Source 👉: The Indian Express
- Star Health IPO: Star Health is planning a public share sale to raise at least ₹2,000 crore, the IPO is likely to be a mix of primary and secondary share sales by the company and the investors. (Source 👉: MoneyControl)
- Policybazaar IPO : Policybazaar aims to raise INR 6,500 crore, in an IPO offering, possibly involving a fresh issue of shares, as well as sale of shares by existing stakeholders. (Source 👉: The Economic Times)
- Even fund raise: A healthcare membership company that aims to provide an alternative approach to health insurance raised $5 million in seed funding in a round led by Khosla Ventures. (Source 👉: Yourstory)
Updates on Digital adoption in insurance🤖
- A survey conducted by the Insurance Institute of India, with industry executives reported that 92% of insurance companies will continue the use of technology in investigations even after the pandemic. Ironically though, more than half of them suggested that the budgets allocated to such automation and technology were reduced.
Source 👉: Outlook India
- As per a press release, ICICI Lombard has partnered with Dr. Reddy’s Lab to launch a cashless outpatient offering starting in Hyderabad and Vizag. In this pilot project consumers can avail outpatient services such as doctor consultation, diagnostics, and pharmacy that can be accessed through ICICI Lombard’s mobile app ILTakeCare.
- Covering OPD under health insurance (that is primarily a hospitalization cover) has been a long standing demand from the insurance customer, especially the younger lot, who find hospitalization an unlikely possibility in their young age.
- Given the risk of frauds (thanks to the fragmented OPD industry) insurers need robust technology to provide OPD covers efficiently. This joint venture is hence a welcome development.

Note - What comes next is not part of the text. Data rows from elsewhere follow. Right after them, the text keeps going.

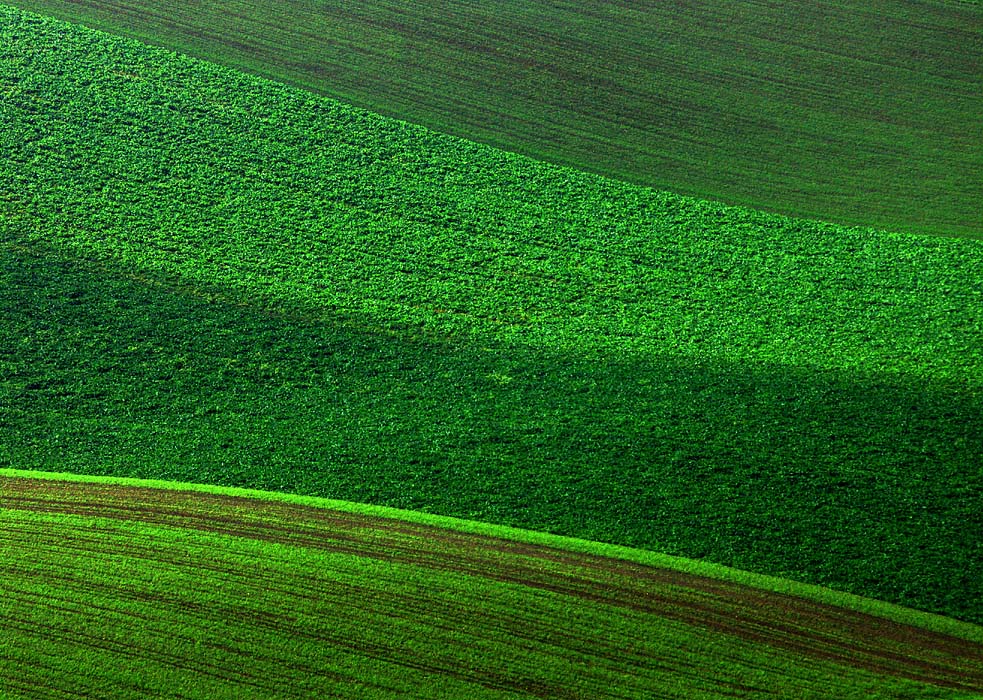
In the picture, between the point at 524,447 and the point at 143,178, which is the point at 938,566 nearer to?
the point at 524,447

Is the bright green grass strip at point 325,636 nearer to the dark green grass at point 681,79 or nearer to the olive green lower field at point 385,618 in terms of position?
the olive green lower field at point 385,618

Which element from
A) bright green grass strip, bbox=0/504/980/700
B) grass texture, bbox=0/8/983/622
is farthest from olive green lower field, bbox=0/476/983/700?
grass texture, bbox=0/8/983/622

- Of course, there have been many such experiments in the past that haven’t scaled well. For instance Apollo Munich (now HDFC Ergo) partnered with Practo to offer similar services, but did not find enough takers. Hope this time it is different and we get to see good OPD covers in the country soon.
Source 👉: Financial Express
Other Important News ⚠️
- According to a news report in The Economic Times, an amount of over INR 24,586 crore lying unclaimed across public and private insurance companies as of December 2020. Such amounts that are unclaimed for over 10 years are transferred to senior citizen welfare funds on a yearly basis.

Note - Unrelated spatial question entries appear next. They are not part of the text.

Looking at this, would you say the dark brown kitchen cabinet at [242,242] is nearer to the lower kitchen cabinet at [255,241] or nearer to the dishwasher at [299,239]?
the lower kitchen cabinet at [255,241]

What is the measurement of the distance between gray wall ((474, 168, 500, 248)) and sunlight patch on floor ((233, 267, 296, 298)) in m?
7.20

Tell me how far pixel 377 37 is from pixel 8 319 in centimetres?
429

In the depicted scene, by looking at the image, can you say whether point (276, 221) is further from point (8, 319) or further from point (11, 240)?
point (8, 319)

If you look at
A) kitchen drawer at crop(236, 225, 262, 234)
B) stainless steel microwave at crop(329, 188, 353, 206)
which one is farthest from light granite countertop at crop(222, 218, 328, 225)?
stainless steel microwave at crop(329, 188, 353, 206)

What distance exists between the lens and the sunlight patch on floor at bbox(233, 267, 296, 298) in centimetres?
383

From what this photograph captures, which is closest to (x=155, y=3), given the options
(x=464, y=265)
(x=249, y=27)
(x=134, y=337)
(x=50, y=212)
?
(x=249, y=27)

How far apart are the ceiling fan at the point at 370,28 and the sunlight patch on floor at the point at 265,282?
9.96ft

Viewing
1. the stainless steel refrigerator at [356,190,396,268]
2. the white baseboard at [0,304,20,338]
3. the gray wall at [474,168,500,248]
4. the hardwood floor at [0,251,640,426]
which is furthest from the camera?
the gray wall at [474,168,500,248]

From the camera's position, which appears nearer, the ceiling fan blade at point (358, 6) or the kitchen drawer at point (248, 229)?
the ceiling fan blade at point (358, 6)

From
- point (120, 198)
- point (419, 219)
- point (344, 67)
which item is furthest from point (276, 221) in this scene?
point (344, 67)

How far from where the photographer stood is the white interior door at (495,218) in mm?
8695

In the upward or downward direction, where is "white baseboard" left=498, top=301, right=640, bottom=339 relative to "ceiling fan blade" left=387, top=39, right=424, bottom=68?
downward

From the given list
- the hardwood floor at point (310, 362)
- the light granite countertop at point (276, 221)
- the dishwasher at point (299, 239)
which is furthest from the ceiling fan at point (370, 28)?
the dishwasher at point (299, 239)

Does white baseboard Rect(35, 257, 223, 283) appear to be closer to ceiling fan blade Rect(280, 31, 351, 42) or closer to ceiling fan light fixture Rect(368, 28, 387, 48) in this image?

- Amongst others, there are two reasons that stand out. One - when families are unreachable when a claim is triggered by the policy (ex: maturity, annuity payments etc.) or two - the beneficiary (policyholder or nominee) initiates a claim, but fails to fulfill the documentation requirements asked by the insurer.
- The need for a financial advisor is established clearly here. Both these situations are easily avoidable when policies are purchased through a good financial advisor, who would act as a trusted point of contact for the family to reach out to, and help them complete the documentation properly.
Source 👉: The Economic Times
- The need for such an insurance or assurance has seen active demand after the fall of PMC bank. In the past, the average wait time before the customers could withdraw their money was reportedly 508 days (over 16 months).
- Based on this news article in The Indian Express, depositors can withdraw upto INR 5 lakhs (with earlier was INR 1 lakh) within 90 days, if a bank fails.
- The bank is placed under a moratorium by RBI in the first 45 days and depositor claims are submitted to DICGC. Once this information is reviewed, the depositors are paid within the next 45 days.
- With this change, 98.3 per cent of all deposit accounts and 50.9 per cent of all deposits by value — will be covered.
- Compared to the global average of 80 percent of accounts, and 20-30 percent of the deposit value covered, this places small depositors in India, in a much better position.